She laughed to hear this.

"Come—come—you're not as modest as all that. You're much too clever even to pretend any such thing. Women don't turn strong men into finished articles. At best, perhaps, they can only decorate a little of the outside."

"You laugh," he answered, "but you know better. If you love me, be ambitious for me. That's the most helpful love a woman can give a man—to see his capabilities better than he can, and fire him on the best and biggest he can do, and help him to grasp his opportunities."

"So it is."

"You've got to decide whether it's worth while marrying me, Chicky. You do love me, as I love you—because you can't help it. But you can help marrying me. You've got to think of your own show as well as mine. I quite understand that. You must be yourself and make your own mark, and take advantage of all the big new chances offered to the rising generation of women. I love you a great deal too much to want to lessen you, or drift you into a back-water. It's just a question whether my work, and the Mill, and so on, give you the chance you want—if, working together, we can each help on the other. You could certainly help me hugely and you know it; but whether I could help you—that's what you've got to think about I suppose."

"Yes, I suppose it is, Ray."

"Your eyes say 'yes' already, and they're terrible true eyes."

But she only lowered them and neither spoke any more for a little while. The worst of the storm had passed, and its riot and splash gave place to a fine drizzle as the night began to close in.

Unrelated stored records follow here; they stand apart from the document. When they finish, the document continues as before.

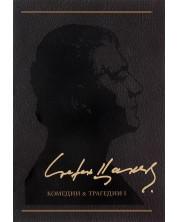 Съчинения в 12 тома - том 2: Комедии & трагедии I - меки корици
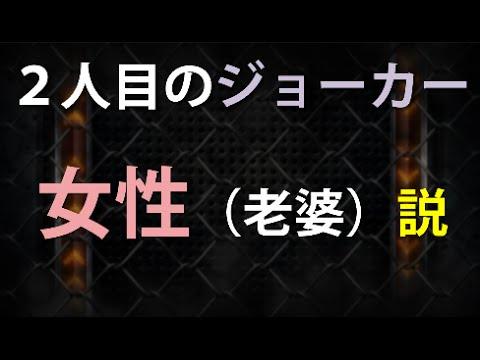 2人目のジョーカー女性説(妄想)【ワンピース大好き(新)】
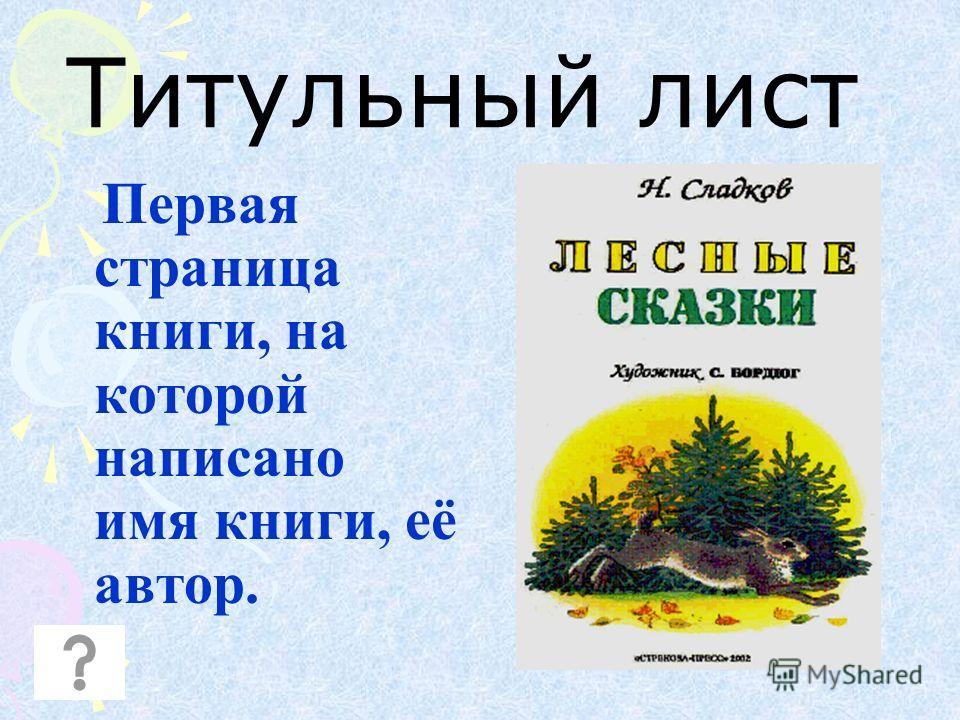 Первая страница книги, на которой написано имя книги, её автор. Титульный лист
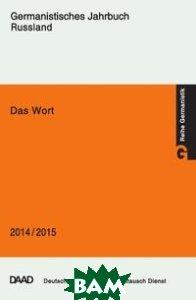 DAS Wort: Germanistisches Jahrbuch Russland 2014/2015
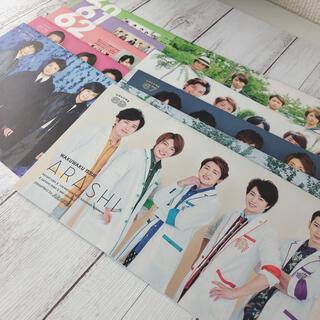 アラシ(嵐)の嵐 会報誌 No.60~69(アイドルグッズ)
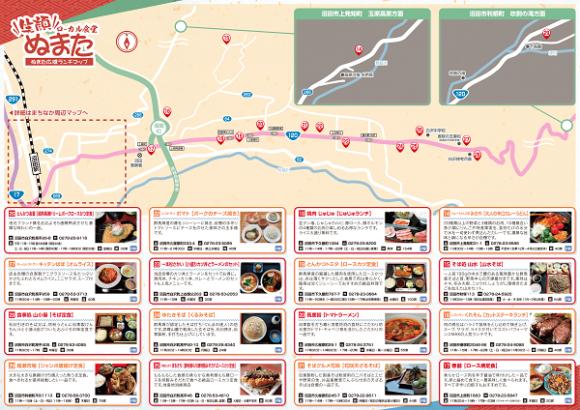 笑顔ローカル食堂 ガイドブック2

They started for home and, both content to think their own thoughts, trudged side by side. For Raymond's part, he knew the woman too well to suffer any doubt of the issue and he was happy. For he felt that she was quietly happy too, and if instincts had brought grave doubts, or prompted her to deny him, she would not have been happy.

Estelle did not miss the romance from his offer of marriage. She had dreamed of man's love in her poetry-reading days, but under the new phase and the practical bent, developed by a general enthusiasm for her kind, personal emotions were not paramount. There could be but little sex in her affection for Raymond: she had lived too near him for that. Indeed, she had grown up beside him, and the days before he came to dwell at North Hill seemed vague and misty. Thus his challenge came as an experience both less and greater than love. It was less, in that no such challenge can be so urgent and so mighty as the call of hungry hearts to each other; it was greater, because the interests involved were built on abiding principles. They arrested her intellectual ambitions and pointed to a sphere of usefulness beyond her unaided power. What must have made his prosaic offer flat in the ear of an amorous woman, edged it for her. He had dwelt on the aspect of their union that was likely most to attract her.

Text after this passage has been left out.